Results: The first 3 patients were treated with a lower activity of 3.7 GBq in their first cycle. Due to a favourable safety profile the activity was increased to 7.4 GBq in 19 subsequent patients who completed a total of 40 cycles. With the higher activity no grade 3/4 toxicities were observed. The main non-hematologic and hematologic grade 1/2 toxicities were dry mouth in 7 (37%), anemia in 6 (32%) and thrombopenia in 5 (25%) patients.

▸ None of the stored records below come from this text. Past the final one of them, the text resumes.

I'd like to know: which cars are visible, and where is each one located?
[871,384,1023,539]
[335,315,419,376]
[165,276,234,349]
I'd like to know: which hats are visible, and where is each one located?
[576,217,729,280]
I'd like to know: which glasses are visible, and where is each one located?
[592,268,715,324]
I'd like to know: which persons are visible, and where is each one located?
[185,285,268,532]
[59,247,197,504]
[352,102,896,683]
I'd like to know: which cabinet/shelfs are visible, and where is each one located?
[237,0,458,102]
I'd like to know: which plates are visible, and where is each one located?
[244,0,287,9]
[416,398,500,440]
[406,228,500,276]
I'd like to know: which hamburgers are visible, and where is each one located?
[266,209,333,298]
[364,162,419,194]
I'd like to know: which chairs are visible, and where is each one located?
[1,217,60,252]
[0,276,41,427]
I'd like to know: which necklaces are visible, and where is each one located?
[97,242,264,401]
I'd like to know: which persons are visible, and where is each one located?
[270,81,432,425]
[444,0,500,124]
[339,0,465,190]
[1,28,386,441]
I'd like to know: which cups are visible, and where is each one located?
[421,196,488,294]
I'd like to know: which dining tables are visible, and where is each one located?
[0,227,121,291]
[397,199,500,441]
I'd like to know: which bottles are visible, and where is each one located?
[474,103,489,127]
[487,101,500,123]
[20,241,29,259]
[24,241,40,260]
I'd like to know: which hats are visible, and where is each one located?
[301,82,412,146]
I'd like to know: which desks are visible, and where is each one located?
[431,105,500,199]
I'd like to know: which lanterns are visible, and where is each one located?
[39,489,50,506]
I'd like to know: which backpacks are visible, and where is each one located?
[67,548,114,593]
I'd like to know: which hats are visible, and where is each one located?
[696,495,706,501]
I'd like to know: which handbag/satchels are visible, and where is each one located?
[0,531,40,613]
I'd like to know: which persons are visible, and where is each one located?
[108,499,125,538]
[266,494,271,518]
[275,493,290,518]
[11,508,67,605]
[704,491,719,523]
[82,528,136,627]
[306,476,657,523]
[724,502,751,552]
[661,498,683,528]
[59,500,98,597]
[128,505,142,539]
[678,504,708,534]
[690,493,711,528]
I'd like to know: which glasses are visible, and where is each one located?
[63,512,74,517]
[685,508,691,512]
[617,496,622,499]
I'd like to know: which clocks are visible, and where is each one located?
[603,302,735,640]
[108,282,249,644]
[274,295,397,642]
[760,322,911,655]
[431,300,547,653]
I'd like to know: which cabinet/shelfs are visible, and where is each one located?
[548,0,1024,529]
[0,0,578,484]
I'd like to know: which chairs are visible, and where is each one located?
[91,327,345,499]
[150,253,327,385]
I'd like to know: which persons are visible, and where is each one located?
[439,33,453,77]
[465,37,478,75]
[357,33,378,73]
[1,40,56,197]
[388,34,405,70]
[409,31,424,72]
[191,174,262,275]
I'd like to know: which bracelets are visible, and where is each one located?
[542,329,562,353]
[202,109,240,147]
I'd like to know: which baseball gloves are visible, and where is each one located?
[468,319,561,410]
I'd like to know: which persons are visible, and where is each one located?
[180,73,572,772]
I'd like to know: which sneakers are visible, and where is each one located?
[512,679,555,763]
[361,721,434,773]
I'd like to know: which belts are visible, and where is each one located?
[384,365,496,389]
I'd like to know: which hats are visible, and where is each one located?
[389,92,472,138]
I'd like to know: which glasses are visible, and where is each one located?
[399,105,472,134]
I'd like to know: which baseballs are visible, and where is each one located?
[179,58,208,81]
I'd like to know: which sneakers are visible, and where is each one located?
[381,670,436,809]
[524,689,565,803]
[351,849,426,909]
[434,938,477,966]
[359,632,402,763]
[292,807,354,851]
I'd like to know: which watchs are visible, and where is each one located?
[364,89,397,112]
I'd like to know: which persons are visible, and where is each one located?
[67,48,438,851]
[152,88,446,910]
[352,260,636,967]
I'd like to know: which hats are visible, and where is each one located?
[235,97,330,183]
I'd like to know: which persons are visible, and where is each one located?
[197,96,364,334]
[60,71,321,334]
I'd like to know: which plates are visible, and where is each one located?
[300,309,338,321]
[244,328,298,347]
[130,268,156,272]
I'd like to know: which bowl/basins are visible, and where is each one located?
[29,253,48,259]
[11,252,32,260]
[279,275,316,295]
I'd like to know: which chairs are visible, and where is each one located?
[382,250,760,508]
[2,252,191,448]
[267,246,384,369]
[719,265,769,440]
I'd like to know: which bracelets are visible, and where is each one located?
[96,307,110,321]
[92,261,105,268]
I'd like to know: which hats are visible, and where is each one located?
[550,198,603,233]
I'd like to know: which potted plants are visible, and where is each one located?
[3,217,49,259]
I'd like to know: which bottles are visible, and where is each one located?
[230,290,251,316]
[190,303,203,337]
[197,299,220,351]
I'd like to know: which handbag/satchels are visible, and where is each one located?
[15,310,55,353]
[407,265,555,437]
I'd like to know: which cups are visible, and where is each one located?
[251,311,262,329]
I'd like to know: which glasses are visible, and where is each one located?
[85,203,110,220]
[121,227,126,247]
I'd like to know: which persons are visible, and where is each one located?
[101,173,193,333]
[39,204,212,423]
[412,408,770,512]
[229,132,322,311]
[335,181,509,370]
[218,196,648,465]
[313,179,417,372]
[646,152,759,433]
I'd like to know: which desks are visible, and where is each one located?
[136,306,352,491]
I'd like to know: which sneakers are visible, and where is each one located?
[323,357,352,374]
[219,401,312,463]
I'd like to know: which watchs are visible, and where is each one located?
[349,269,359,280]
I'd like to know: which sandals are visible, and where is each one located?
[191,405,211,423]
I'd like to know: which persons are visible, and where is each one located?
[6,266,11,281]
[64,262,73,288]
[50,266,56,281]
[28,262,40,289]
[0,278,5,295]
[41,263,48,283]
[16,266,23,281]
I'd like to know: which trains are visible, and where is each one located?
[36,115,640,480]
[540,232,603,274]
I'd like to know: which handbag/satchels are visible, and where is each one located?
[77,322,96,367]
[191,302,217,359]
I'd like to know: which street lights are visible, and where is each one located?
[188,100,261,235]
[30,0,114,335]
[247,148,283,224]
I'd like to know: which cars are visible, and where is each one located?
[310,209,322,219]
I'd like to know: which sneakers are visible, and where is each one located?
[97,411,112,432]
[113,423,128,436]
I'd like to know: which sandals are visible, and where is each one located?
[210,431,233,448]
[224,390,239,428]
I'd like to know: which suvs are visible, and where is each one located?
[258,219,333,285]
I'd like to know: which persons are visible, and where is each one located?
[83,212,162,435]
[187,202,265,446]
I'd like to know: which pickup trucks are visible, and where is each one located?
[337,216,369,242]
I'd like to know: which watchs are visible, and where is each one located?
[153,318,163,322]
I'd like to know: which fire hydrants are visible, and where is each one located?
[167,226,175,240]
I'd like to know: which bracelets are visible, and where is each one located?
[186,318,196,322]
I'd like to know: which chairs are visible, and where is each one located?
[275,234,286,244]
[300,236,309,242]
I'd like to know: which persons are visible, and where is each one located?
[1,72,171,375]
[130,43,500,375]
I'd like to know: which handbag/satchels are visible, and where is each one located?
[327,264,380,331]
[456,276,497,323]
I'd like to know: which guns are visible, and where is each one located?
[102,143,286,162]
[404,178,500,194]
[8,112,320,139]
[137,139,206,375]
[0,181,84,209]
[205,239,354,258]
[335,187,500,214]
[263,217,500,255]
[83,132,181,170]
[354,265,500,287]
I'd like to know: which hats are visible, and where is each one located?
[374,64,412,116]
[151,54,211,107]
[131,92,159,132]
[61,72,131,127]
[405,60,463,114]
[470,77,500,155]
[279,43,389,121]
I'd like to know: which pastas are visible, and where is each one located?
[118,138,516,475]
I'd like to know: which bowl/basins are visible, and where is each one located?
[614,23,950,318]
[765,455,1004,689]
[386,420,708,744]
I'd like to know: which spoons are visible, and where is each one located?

The proportion of patients achieving a maximum PSA decline of ≥ 30%, ≥ 50% and ≥ 90% was 56%; 28% and 11%, respectively. Combined assessment of bone and soft tissue metastases showed a complete remission in 5%, stable disease in 63% and progressive disease in 32% of patients.
ECOG performance status improved or was stable in 74% of patients. Of men with bone pain; 58% achieved complete resolution or reduced pain.
Conclusion: Radioligand therapy with 177Lu-PSMA I&T appears to be safe and active in heavily pretreated mCRPC patients. Further prospective evaluation in larger patient cohorts is encouraged.